What to do When You’re Screwed
If it hasn’t become blindingly obvious over the past week, the economy is in some serious, serious trouble. A couple of weeks ago I wrote about how the housing crisis had taken its toll on Wall Street, and in the ensuing time it’s become obvious that the housing crisis was a lot worse than I had hoped it would be. The Dow is down, stocks are down, and we have yet to see just how badly shareholders are going to get hit. While I generally comment about stocks you should or shouldn’t be interested in, I’m going to break with tradition and give you some tips about what to do in the short term and long term to help you keep your shirt, along with your money and hopefully your home.
My first bit of advice is simple–don’t cash out your stocks or IRAs. At this point, the urge to cut your losses and run is strong. Take a deep breath before you call your broker, though. Unless you’re heavily invested in banks, this loss may only be temporary. Even if you are invested in banks, at this point no one has any idea of who will need to be bailed out, and who can stand on their own. If several people sell off their stock, though, the stock price will sink due to lack of confidence, and the bank’s need for a bailout will be that much more likely. Obviously, if you have stock in a company that is overtly in trouble, you should sell. Don’t confuse a downturn with imminent collapse, though.

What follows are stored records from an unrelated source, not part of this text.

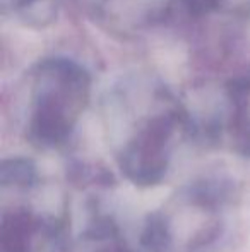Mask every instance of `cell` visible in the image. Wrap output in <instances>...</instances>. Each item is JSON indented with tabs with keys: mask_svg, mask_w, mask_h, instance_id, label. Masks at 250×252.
<instances>
[{
	"mask_svg": "<svg viewBox=\"0 0 250 252\" xmlns=\"http://www.w3.org/2000/svg\"><path fill=\"white\" fill-rule=\"evenodd\" d=\"M235 189L221 177L182 186L151 211L140 232L144 252H216L228 230Z\"/></svg>",
	"mask_w": 250,
	"mask_h": 252,
	"instance_id": "cell-2",
	"label": "cell"
},
{
	"mask_svg": "<svg viewBox=\"0 0 250 252\" xmlns=\"http://www.w3.org/2000/svg\"><path fill=\"white\" fill-rule=\"evenodd\" d=\"M40 184V172L33 159L24 156L5 158L0 165V186L2 192L14 190V194L31 192Z\"/></svg>",
	"mask_w": 250,
	"mask_h": 252,
	"instance_id": "cell-9",
	"label": "cell"
},
{
	"mask_svg": "<svg viewBox=\"0 0 250 252\" xmlns=\"http://www.w3.org/2000/svg\"><path fill=\"white\" fill-rule=\"evenodd\" d=\"M105 120L118 170L142 189L167 179L178 141L197 134L177 94L160 77L144 72L129 74L113 84L105 100Z\"/></svg>",
	"mask_w": 250,
	"mask_h": 252,
	"instance_id": "cell-1",
	"label": "cell"
},
{
	"mask_svg": "<svg viewBox=\"0 0 250 252\" xmlns=\"http://www.w3.org/2000/svg\"><path fill=\"white\" fill-rule=\"evenodd\" d=\"M178 0H84L98 26L118 36H134L161 24Z\"/></svg>",
	"mask_w": 250,
	"mask_h": 252,
	"instance_id": "cell-5",
	"label": "cell"
},
{
	"mask_svg": "<svg viewBox=\"0 0 250 252\" xmlns=\"http://www.w3.org/2000/svg\"><path fill=\"white\" fill-rule=\"evenodd\" d=\"M67 0H0L2 14L26 28L41 30L58 19Z\"/></svg>",
	"mask_w": 250,
	"mask_h": 252,
	"instance_id": "cell-7",
	"label": "cell"
},
{
	"mask_svg": "<svg viewBox=\"0 0 250 252\" xmlns=\"http://www.w3.org/2000/svg\"><path fill=\"white\" fill-rule=\"evenodd\" d=\"M24 134L40 150L63 148L74 136L91 100L87 69L69 57L36 62L23 84Z\"/></svg>",
	"mask_w": 250,
	"mask_h": 252,
	"instance_id": "cell-3",
	"label": "cell"
},
{
	"mask_svg": "<svg viewBox=\"0 0 250 252\" xmlns=\"http://www.w3.org/2000/svg\"><path fill=\"white\" fill-rule=\"evenodd\" d=\"M224 98L226 106L216 137L226 136L231 150L250 158V72L231 79Z\"/></svg>",
	"mask_w": 250,
	"mask_h": 252,
	"instance_id": "cell-6",
	"label": "cell"
},
{
	"mask_svg": "<svg viewBox=\"0 0 250 252\" xmlns=\"http://www.w3.org/2000/svg\"><path fill=\"white\" fill-rule=\"evenodd\" d=\"M0 252H70L69 220L65 215L38 213L29 206L3 208Z\"/></svg>",
	"mask_w": 250,
	"mask_h": 252,
	"instance_id": "cell-4",
	"label": "cell"
},
{
	"mask_svg": "<svg viewBox=\"0 0 250 252\" xmlns=\"http://www.w3.org/2000/svg\"><path fill=\"white\" fill-rule=\"evenodd\" d=\"M84 242L87 246L86 252H137L122 235L115 220L107 215L96 216L89 223Z\"/></svg>",
	"mask_w": 250,
	"mask_h": 252,
	"instance_id": "cell-8",
	"label": "cell"
},
{
	"mask_svg": "<svg viewBox=\"0 0 250 252\" xmlns=\"http://www.w3.org/2000/svg\"><path fill=\"white\" fill-rule=\"evenodd\" d=\"M192 14H228L250 16V0H178Z\"/></svg>",
	"mask_w": 250,
	"mask_h": 252,
	"instance_id": "cell-10",
	"label": "cell"
}]
</instances>
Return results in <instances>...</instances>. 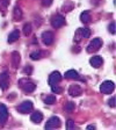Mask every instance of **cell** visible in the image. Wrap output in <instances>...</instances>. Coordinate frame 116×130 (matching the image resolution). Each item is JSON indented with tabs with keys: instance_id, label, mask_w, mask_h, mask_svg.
Returning a JSON list of instances; mask_svg holds the SVG:
<instances>
[{
	"instance_id": "obj_3",
	"label": "cell",
	"mask_w": 116,
	"mask_h": 130,
	"mask_svg": "<svg viewBox=\"0 0 116 130\" xmlns=\"http://www.w3.org/2000/svg\"><path fill=\"white\" fill-rule=\"evenodd\" d=\"M19 85H20V87L23 89L24 92H27V93L34 92L35 88H36L35 84H34L32 81L28 80V79H21V80L19 81Z\"/></svg>"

Next, elect a competent leader. At this point, I defy anyone to say George W. Bush has handled the country’s finances well. Let’s ignore, for the moment, the deficit spending and his continued asking for money from Congress to keep the Iraq War funded. Let’s focus, just for a second, on Bush’s corporate record. He was the founder of Arbusto Energy, later Bush Exploration, which was swallowed up by Spectrum 7 when it was on the brink of financial collapse. Bush got to be the chairman of Spectrum 7, which also suffered financially before it got swallowed up by Harken Energy.
His time as Texas governor didn’t have much negative impact on the economy, but when he became president, he eliminated that annoying budget surplus by giving it away in the form of a tax cut. He has also constantly pushed for deregulation of businesses and industry, which is part of the part of the cause of the housing collapse. His great solution is for Congress to give, Henry Paulson, the current treasury secretary, $700 billion in order to bail out any bank that wants it. What Bush and Paulson don’t want is any oversight whatsoever. The money would be doled out entirely at Paulson’s discretion. The CEOs who ran these companies into the ground would get their same salaries, their same golden parachutes, and the same lack of consequences as they’ve been accustomed to. Paulson, by the way, is against shareholders benefitting as part of the bailout because he believes it would lessen the shareholders’ sensitivity to risk. Evan Newmark of the Wall Street Journal urges Congress to shut up and give Paulson the $700 million, because we might get “really lucky†and he’ll be able to fix this mess. With all due respect to Newmark, who I’m sure has a Ph.D. in economics and several friends who are CEOs themselves, Wall Street’s philosophy has hinged on being really lucky. Why not try an actual plan for a change?
Finally, learn from history. It’s not as though we haven’t gone through this before. The stock market crash of 1929 was fueled in part by rampant speculation, and borrowing money in order to make money on a stock market most people believed was never going to go down was common. Eventually, it did, and of course people and companies lost millions, which was actually a big deal back then.
If that goes too far back for you, think back to the halcyon days of 2000 and 2001, and a company called Enron. They also bartered that their stock price would never go down, and suffered when they did. If you’ll also recall, their upper echelon got away remarkably consequence free. You can argue that Ken Lay and Jeffrey Skilling, among others, did face court sentences and prison time, but they’ve so far managed to keep the profits they made while in Enron, while the rank-and-file workers ended up with nothing.
The point is that there is in both instances, people bet heavily that the stock market would never ever ever go down, despite all evidence to the contrary. The point is that eventually, the stock market will recede, and if you, like thousands of other investors, bet against that fate, it’s going to come back to haunt you. Make smart investments, ones that take into consideration the fact that the market rises and falls, and remember the old saying that if something seems too good to be true, it probably is.
Of course, there are a ton of practical things you can do, such as not quitting your job, minimizing your debt load and cutting back on your expenses. I’d advise you to make a habit of all three, frankly. While this current downturn may not be as bad as the Great Depression, if you’re not careful you may end up sympathizing with the folks from that time.